Leconte de Lisle : « Les hurleurs » N°272 - 2eme année

Charles Marie René Leconte de Lisle (1818-1894) naît à l’île Bourbon (Réunion). Poète influent, chef de file des parnassiens. Politiquement, il milite pour l’abolition de l’esclavage et sera, un temps, proche des idées fouriéristes avant de se rallier (discrètement à Napoléon III). Elu en 1886 à l’Académie française au fauteuil de Victor Hugo, il connaît une célébrité indéniable. Ses débuts avaient été durs, il connut la pauvreté jusqu’à la publication en 1852, des Poèmes antiques, dont le succès public lui ouvre les portes du monde des lettres. Suivront les Poésies barbares en 1862 (Poèmes barbares en 1889) puis les Poèmes tragiques en 1884.
Leconte de Lisle a une prédilection pour les sujets « barbares » et « antiques », à travers desquels il veille à être fidèle à l’histoire et prend en compte les connaissances de la science contemporaine sur les civilisations passées. Si toute son œuvre est traversée par l’expression tragique du sentiment de l’existence, son talent pour « l’épique » le conduit vers les grandes fresques mythologiques, historiques.
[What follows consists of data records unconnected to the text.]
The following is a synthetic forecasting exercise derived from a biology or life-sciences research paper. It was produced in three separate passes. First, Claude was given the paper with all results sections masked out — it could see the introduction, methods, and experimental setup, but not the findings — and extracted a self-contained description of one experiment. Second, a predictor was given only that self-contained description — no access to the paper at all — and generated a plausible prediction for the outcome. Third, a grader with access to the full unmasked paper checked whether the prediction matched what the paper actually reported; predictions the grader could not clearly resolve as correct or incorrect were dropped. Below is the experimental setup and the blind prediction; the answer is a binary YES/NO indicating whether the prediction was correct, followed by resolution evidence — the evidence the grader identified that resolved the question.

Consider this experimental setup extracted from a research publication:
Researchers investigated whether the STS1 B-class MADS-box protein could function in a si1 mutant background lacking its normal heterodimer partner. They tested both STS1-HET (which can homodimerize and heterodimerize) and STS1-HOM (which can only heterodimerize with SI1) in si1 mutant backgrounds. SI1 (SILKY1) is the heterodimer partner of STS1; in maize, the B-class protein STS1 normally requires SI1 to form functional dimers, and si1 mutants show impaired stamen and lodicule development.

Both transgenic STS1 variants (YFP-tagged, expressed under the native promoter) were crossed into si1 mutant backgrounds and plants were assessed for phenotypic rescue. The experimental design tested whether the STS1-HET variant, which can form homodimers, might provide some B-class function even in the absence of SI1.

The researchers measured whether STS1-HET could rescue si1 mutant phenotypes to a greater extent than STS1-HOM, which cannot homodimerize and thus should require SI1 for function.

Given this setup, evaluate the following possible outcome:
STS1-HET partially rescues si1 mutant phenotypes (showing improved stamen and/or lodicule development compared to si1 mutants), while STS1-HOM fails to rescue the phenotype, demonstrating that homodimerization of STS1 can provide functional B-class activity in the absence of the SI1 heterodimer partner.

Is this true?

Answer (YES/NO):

C’est également un poète animalier.
Le poème, « Les hurleurs », ci-dessous est tiré des
Poésies barbares :


« Le soleil dans les flots avait noyé ses flammes,
La ville s’endormait aux pieds des monts brumeux.
Sur de grands rocs lavés d’un nuage écumeux
La mer sombre en grondant versait ses hautes lames.

La nuit multipliait ce long gémissement.
Nul astre ne luisait dans l’immensité nue ;
Seule, la lune pâle, en écartant la nue,
Comme une morne lampe oscillait tristement.

Monde muet, marqué d’un signe de colère,
Débris d’un globe mort au harsard dispersé,
Elle laissait tomber de son orbe glacé
Un reflet sépulcral sur l’océan polaire.

Sans borne, assise au Nord, sous les cieux étouffants,
L’Afrique, s’abritant d’une ombre épaisse et de brume,
Affamait ses lions dans le sable qui fume,
Et couchait près des lacs ses troupeaux d’éléphants.
Mais sur la plage arride, aux odeurs insalubres,
Parmi les ossements de bœufs et de chevaux,
De maigres chiens, épais, allongeant leurs museaux,
Se lamentaient, poussant des hurlements lugubres.

La queue en cercle sous leurs ventres palpitants,
L’œil dilaté, tremblant sur leurs pattes fébriles,
Accroupis çà et là, tous hurlaient, immobiles,
Et d’un frisson rapide agités par instants.

L’écume de la mer collait sur leurs échines
De longs poils qui laissaient les vertébres saillir ;
Et, quand les flots par bonds les venaient assaillir,
Leurs dents blanches claquaient sous leurs rouges babines.

Devant la lune errante aux livides clartés,
Quelle angoisse inconnue, au bord des noires ondes,
Faisait pleurer une âme en vos formes immondes ?
Pourquoi gémissiez-vous, spectres épouvantés ?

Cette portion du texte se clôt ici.